All of lore.kernel.org
 help / color / mirror / Atom feed
From: Jeff King <peff@peff.net>
To: git@vger.kernel.org
Cc: Junio C Hamano <gitster@pobox.com>
Subject: [PATCH 3/3] blame: output porcelain "previous" header for each file
Date: Thu, 5 Jan 2017 23:20:51 -0500	[thread overview]
Message-ID: <20170106042051.nwjiuyyp7ljhs4sr@sigill.intra.peff.net> (raw)
In-Reply-To: <20170106041541.rjzzofal5hscv6yi@sigill.intra.peff.net>

It's possible for content currently found in one file to
have originated in two separate files, each of which may
have been modified in some single older commit.  The
--porcelain output generates an incorrect "previous" header
in this case, whereas --line-porcelain gets it right.  The
problem is that the porcelain output tries to omit repeated
details of commits, and treats "previous" as a property of
the commit, when it is really a property of the blamed block
of lines.

Let's look at an example.
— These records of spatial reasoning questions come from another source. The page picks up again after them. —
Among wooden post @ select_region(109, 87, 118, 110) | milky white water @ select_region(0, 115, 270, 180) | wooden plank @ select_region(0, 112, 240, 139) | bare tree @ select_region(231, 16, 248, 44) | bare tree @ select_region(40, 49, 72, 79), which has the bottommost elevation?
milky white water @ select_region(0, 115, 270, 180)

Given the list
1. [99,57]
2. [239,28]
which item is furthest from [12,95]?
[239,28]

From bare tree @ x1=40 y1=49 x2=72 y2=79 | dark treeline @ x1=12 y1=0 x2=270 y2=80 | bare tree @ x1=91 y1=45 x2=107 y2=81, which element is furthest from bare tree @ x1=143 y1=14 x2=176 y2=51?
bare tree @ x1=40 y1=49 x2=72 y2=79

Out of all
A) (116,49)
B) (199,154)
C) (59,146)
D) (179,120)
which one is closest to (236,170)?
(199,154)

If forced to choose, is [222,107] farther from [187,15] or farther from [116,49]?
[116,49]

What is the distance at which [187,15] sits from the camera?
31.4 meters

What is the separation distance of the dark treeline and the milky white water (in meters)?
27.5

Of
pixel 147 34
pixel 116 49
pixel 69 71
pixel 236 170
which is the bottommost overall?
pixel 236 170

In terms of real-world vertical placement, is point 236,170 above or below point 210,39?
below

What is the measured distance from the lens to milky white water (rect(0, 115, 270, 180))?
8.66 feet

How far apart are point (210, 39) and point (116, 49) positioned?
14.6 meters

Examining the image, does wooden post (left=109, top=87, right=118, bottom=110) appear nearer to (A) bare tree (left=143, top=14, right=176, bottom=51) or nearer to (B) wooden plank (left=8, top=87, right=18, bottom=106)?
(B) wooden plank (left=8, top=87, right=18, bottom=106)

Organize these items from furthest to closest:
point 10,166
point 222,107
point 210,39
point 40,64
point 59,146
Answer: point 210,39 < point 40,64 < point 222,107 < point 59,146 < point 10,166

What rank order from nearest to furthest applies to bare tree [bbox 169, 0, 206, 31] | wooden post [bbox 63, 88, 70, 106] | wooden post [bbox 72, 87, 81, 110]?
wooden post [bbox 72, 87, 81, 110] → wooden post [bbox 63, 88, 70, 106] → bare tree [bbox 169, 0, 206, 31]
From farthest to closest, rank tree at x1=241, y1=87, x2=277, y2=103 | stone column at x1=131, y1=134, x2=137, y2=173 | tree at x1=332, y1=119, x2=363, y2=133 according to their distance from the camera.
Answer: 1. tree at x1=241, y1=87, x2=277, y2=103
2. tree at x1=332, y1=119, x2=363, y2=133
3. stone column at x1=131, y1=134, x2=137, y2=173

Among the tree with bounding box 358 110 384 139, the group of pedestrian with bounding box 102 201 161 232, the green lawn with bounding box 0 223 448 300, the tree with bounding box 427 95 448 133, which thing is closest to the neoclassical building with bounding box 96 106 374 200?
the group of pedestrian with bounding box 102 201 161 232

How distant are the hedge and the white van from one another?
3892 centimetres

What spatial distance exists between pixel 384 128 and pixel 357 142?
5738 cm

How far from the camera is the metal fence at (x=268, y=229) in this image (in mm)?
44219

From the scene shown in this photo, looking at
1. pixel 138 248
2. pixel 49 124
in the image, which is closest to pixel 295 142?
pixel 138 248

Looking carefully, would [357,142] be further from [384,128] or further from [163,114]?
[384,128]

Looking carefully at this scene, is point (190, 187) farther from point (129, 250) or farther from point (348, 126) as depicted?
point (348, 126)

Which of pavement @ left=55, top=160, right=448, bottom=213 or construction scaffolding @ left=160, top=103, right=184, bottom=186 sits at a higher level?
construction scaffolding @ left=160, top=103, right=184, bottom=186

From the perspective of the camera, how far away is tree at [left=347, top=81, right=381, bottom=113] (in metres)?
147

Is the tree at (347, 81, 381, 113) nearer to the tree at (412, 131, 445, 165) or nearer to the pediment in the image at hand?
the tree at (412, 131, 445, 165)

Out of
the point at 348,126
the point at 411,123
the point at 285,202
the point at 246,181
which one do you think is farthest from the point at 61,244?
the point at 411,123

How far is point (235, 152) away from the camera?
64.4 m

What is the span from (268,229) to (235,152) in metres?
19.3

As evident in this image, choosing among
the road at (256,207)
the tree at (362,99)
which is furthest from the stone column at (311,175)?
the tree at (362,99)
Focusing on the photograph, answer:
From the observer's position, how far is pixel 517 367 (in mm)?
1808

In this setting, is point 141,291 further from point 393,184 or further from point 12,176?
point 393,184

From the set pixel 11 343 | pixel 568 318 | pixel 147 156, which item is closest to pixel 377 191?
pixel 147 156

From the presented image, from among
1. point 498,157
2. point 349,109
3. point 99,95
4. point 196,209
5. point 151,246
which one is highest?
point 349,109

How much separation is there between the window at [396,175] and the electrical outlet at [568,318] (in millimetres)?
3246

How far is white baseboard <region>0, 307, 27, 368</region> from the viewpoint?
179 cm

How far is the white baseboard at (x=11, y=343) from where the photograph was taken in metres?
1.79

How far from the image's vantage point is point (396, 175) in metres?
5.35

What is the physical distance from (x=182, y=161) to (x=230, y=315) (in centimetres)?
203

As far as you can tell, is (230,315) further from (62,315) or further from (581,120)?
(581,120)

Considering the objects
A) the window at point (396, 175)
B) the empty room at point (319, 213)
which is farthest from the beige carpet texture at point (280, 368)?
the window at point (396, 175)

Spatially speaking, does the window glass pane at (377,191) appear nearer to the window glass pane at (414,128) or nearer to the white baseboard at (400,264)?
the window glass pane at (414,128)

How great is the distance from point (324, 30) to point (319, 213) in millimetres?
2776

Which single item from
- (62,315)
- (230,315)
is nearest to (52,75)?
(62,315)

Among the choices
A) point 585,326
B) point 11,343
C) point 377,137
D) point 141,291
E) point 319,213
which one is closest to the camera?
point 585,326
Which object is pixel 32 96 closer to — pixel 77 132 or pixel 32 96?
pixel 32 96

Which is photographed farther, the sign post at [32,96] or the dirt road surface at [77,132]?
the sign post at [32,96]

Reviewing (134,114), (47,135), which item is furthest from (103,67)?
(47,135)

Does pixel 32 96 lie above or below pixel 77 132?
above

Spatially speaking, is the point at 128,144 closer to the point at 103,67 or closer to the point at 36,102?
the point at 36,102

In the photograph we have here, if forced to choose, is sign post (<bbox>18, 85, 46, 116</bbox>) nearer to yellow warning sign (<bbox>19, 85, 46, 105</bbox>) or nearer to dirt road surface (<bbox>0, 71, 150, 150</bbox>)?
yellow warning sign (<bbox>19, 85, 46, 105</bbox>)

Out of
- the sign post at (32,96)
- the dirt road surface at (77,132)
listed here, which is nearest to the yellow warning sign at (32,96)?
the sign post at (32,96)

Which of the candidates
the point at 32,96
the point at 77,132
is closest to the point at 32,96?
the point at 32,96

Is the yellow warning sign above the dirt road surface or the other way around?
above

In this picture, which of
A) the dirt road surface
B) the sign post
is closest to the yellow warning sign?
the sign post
In a case like this, you might see
this output from --line-porcelain:

  SOME_SHA1 1 1 1
  author ...
  committer ...
  previous SOME_SHA1^ file_one
  filename file_one
          ...some line content...
  SOME_SHA1 2 1 1
  author ...
  committer ...
  previous SOME_SHA1^ file_two
  filename file_two
          ...some different content....

The "filename" fields tell us that the two lines are from
two different files. But notice that the filename also
appears in the "previous" field, which tells us where to
start a re-blame. The second content line never appeared in
file_one at all, so we would obviously need to re-blame from
file_two (or possibly even some other file, if had just been
renamed to file_two in SOME_SHA1).

So far so good. Now here's what --porcelain looks like:

  SOME_SHA1 1 1 1
  author ...
  committer ...
  previous SOME_SHA1^ file_one
  filename file_one
          ...some line content...
  SOME_SHA1 2 1 1
  filename file_two
          ...some different content....

We've dropped the author and committer fields from the
second line, as they would just be repeats.  But we can't
omit "filename", because it depends on the actual block of
blamed lines, not just the commit. This is handled by
emit_porcelain_details(), which will show the filename
either if it is the first mention of the commit _or_ if the
commit has multiple paths in it.

But we don't give "previous" the same handling. It's written
inside emit_one_suspect_detail(), which bails early if we've
already seen that commit. And so the output above is wrong;
a reader would assume that the correct place to re-blame
line two is from file_one, but that's obviously nonsense.

Let's treat "previous" the same as "filename", and show it
fresh whenever we know we are in a confusing case like this.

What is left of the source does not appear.